Banks, like Moore in the House, would also “pay for” his higher CTC by folding in the value of narrower, more complex tax breaks for parents. For instance, the Child and Dependent Care Tax Credit subsidizes formal daycare for working parents and is claimed by only 12% of parents (with most of the benefit going to wealthier parents).

Banks’s Senate bill and Moore’s House bill would abolish this daycare tax credit and fold the value into a higher CTC, which parents would then be free to spend on childcare if they wish. Alternatively, parents could use the money to work less, hire babysitters or other informal daycare, move closer to grandma, or pay for someone to clean the house and mow the lawn, freeing up Mom and Dad to take care of the child.
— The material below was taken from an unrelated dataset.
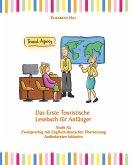 Das Erste Englische Lesebuch / Das Erste Touristische Lesebuch für Anfänger, m. 15 Audio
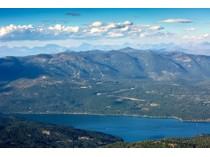 Terreno for sales at 3301 Big Mountain Rd    Whitefish, Montana 59937 Estados Unidos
For many parents, family tax breaks are currently smaller than they were before the Tax Cuts & Jobs Act went into effect in 2018. TCJA doubled the CTC (for children under age 17), but it abolished the personal exemption.

Here’s the math: If TCJA were to expire, the personal exemption would come back at $5,300 in 2026. The median family household with kids earns a bit more than $120,000, which means that about half of married American families are in the 22% bracket or higher. Do the math, and you will see that the $5,300 exemption would be worth $1,166 for families in that bracket. Combine that exemption with the old $1,000 tax credit, and that would be a bigger per-child tax break than the current one — again, thanks to inflation.

This comparison also highlights how the CTC isn’t really a family subsidy but a matter of basic fairness. The CTC recognizes that a household earning $125,000 with four people is less wealthy than a house earning $125,000 with two people and, therefore, should be taxed less.

THE BABY BUST HITS 30 SOMETHINGS

Meanwhile, as U.S. birthrates are at record lows and are falling, a family subsidy might not be a bad idea.

With conservatives pushing this legislation in both chambers, maybe family tax breaks will move to the center of the GOP conversation.